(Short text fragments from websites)
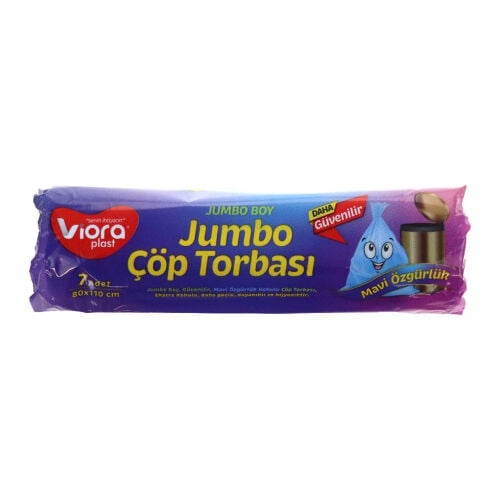 Viora Çöp Poşeti Standart Jumbo Boy Mavi 80x110m
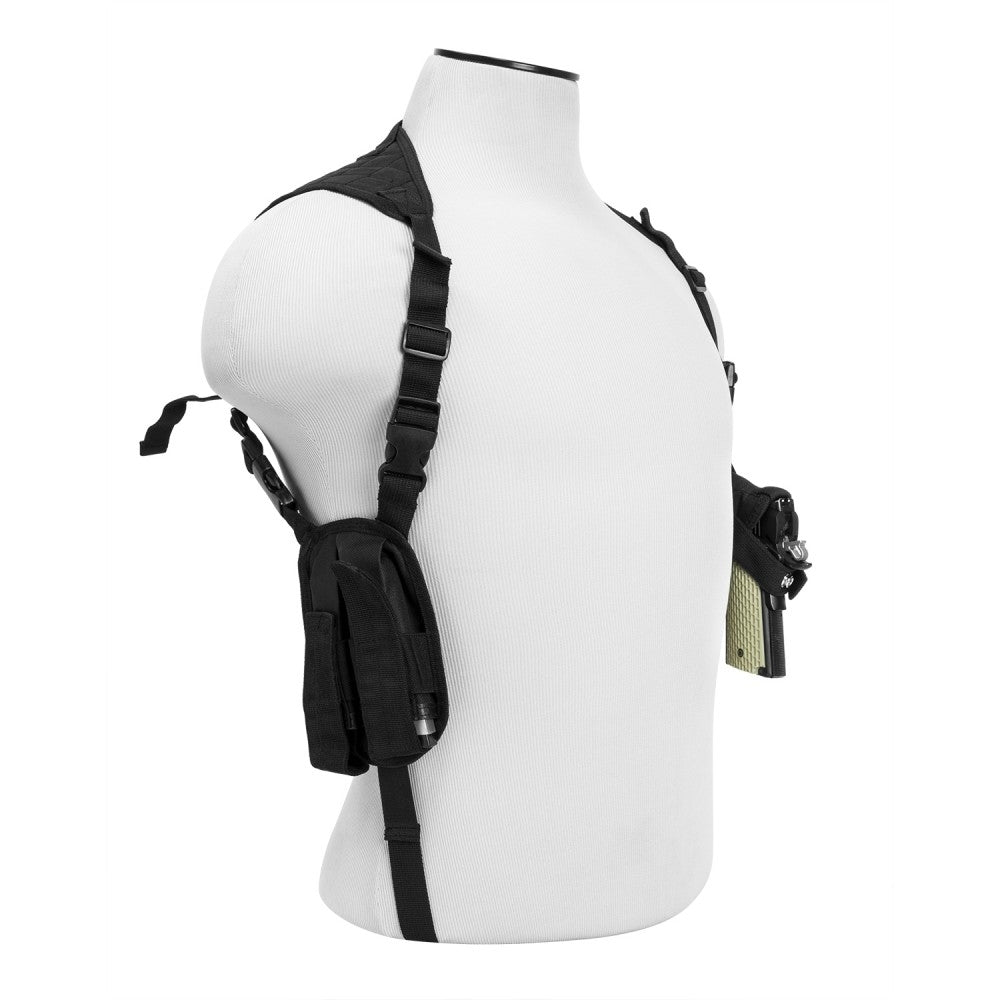 Universal Tactical Shoulder Holster with Dual Magazine Pouch - Eminent Paintball And Airsoft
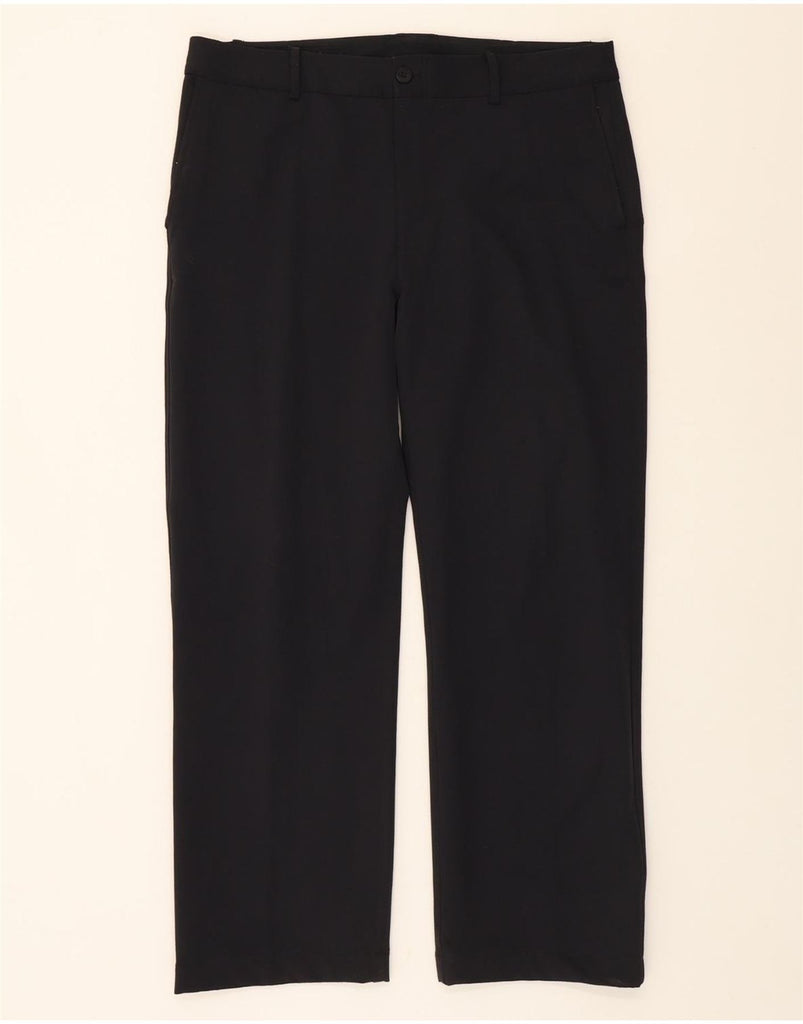 UNDER ARMOUR Mens Straight Chino Trousers W36 L32 Black Nylon Vintage Under Armour and Second-Hand Under Armour from Messina Hembry 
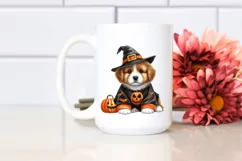 Funny Puppy in Halloween Suit | Sublimation | Clipart Product Image 2
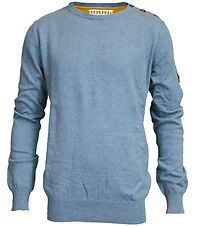 Hound Blouse - Knitted - Dusty Blue Melange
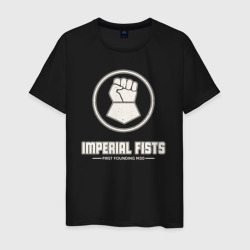 Мужская футболка хлопок Имперские кулаки лого винтаж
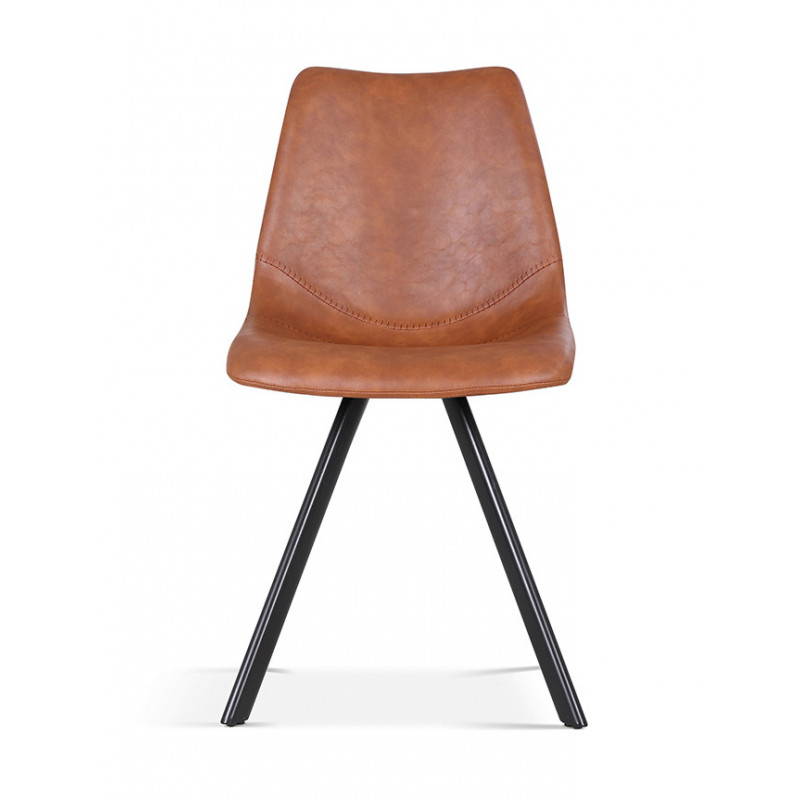 CHAISE DE SALLE À MANGER EN SIMILICUIR EMMA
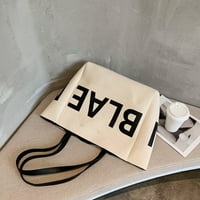 Toyella Fashion Canvas горещ стил чанта рамо бяла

**WHAT IS REQUIRED**
Write out every line of the data above character for character, leaving out the pictures.

**RESULT OF THIS TASK**
 Viora Çöp Poşeti Standart Jumbo Boy Mavi 80x110m
 Universal Tactical Shoulder Holster with Dual Magazine Pouch - Eminent Paintball And Airsoft
 UNDER ARMOUR Mens Straight Chino Trousers W36 L32 Black Nylon Vintage Under Armour and Second-Hand Under Armour from Messina Hembry 
 Funny Puppy in Halloween Suit | Sublimation | Clipart Product Image 2
 Hound Blouse - Knitted - Dusty Blue Melange
 Мужская футболка хлопок Имперские кулаки лого винтаж
 CHAISE DE SALLE À MANGER EN SIMILICUIR EMMA
 Toyella Fashion Canvas горещ стил чанта рамо бяла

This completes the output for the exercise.